Los padres, con los más pequeños, hacían un grupo y, con dos o tres mayores, otro. Hablaban muy fino. Yo, en mi ignorancia imaginativa, no concebía que esos niños que tan bien hablaban fueran pidiendo limosna. Los pobres que conocía, pues a diario los veía pedir en los canceles de las iglesias, hablaban mal; o mejor dicho, hablaban como yo, como los demás de mi pueblo.

La forma de pedir era muy peculiar. Lo hacían cantando. Otra cosa que me admiraba. El cantar es sinónimo de alegría, pero yo no concebía muy bien que su pobreza fuera motivo de alegría. Un día les seguí en la calle Montiel y vi cómo llamaban en la primera casa, entrando por el Convento de las Descalzas. Allí vivía la señora de Pasquau. Tiraron del tirador y la campanilla empezó a vibrar, anunciando la llamada. En ese instante, los tres hermanos empezaron su cantinela:

Si usted me da una limosna
le canto con alegría
las penas de san José
y de su esposa María.
San José se fue por leña
mientras la Virgen paría.
Parió un niño tan hermoso
como los rayos del día.

Esa original forma de pedir movía a las personas piadosas y les daban muchas limosnas. Les seguí y llegaron a varias casas más de esa calle, como las de don Ricardo Bajo, don Diego Díaz Madrid, don José María Arce y otros más.

La constitución de esos pobres niños era fuerte y, en su semblante, lucían unos sonrosados colores a pesar de criarse con el pan nuestro de cada día, ese que les daban de caridad. Lo mismo que un día aparecieron, otro desaparecieron sin que nadie les echara de menos. Yo sí me he acordado a veces y no concebía ni concibo cómo podían andar descalzos.

Al principio decía, «La mendicidad, como todas las cosas de la vida, ha sufrido una transformación a mejor». Hoy ya no se ven esos pobres harapientos y desnutridos.

Gracias a la Constitución, leyes y decretos que, desde el final de esa guerra absurda que nos separó, han ido emergiendo, esos pobres se han erradicado. Las personas mayores disfrutamos de una Seguridad Social que nos cubre las enfermedades, y una paga que nos hace ver con confianza el futuro, aunque haya ciertas desigualdades.

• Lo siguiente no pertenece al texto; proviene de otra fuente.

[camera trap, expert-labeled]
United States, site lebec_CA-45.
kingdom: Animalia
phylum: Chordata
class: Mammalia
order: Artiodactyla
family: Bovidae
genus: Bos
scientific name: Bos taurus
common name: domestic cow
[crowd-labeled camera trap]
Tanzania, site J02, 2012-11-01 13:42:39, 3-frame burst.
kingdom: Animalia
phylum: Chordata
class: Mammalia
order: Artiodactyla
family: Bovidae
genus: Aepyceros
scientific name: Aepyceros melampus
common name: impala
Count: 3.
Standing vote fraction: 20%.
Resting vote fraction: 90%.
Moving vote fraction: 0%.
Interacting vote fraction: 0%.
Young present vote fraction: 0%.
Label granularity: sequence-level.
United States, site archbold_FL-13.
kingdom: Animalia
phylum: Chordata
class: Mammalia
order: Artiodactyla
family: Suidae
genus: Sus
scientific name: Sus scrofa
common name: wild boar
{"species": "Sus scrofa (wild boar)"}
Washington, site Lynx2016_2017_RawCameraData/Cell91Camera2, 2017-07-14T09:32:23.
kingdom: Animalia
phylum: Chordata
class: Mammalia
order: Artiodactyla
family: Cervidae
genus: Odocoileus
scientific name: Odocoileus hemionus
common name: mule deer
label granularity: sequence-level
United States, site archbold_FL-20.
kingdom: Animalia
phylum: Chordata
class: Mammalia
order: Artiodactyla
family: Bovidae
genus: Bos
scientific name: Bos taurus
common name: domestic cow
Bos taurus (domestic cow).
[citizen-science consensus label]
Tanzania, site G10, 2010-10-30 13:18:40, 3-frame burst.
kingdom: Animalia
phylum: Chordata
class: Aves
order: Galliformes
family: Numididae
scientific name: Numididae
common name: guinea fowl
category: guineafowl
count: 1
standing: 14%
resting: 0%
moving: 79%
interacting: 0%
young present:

A pesar de todo, se sigue viendo, en las iglesias y por las calles, mendigos que imploran la caridad, a veces exigiendo. Son personas jóvenes; van bien vestidos, ya no piden una limosna por Dios:

—¡Dame para un cafelillo!

Otros:

—¡Dame para un bocadillo! —éstos, menos radicales—.

Si les das dinero, mejor que mejor. En plena recolección de aceituna, me he topado con gente joven que ejercía la mendicidad, mientras los patronos aceituneros se las veían y se las deseaban para encontrar gente para formar una cuadrilla. He visto casos muy concretos: personas que te han pedido una limosna en un lugar y, después, a esa misma persona la he visto fumándose un habano, sentada en una terraza, saboreando una rubia cerveza fresca.

Yo opino que hay unas organizaciones humanitarias que están al tanto de los problemas que hay en nuestra sociedad y que palian lo mejor que pueden esos problemas que, a pesar de todo, surgen.

Si quiere contribuir con su óbolo a esas organizaciones de caridad, hágalo; pero no por su cuenta, pues de esa manera es contribuir al desarrollo de la picaresca, que es una forma lucrativa de la mendicidad de hoy.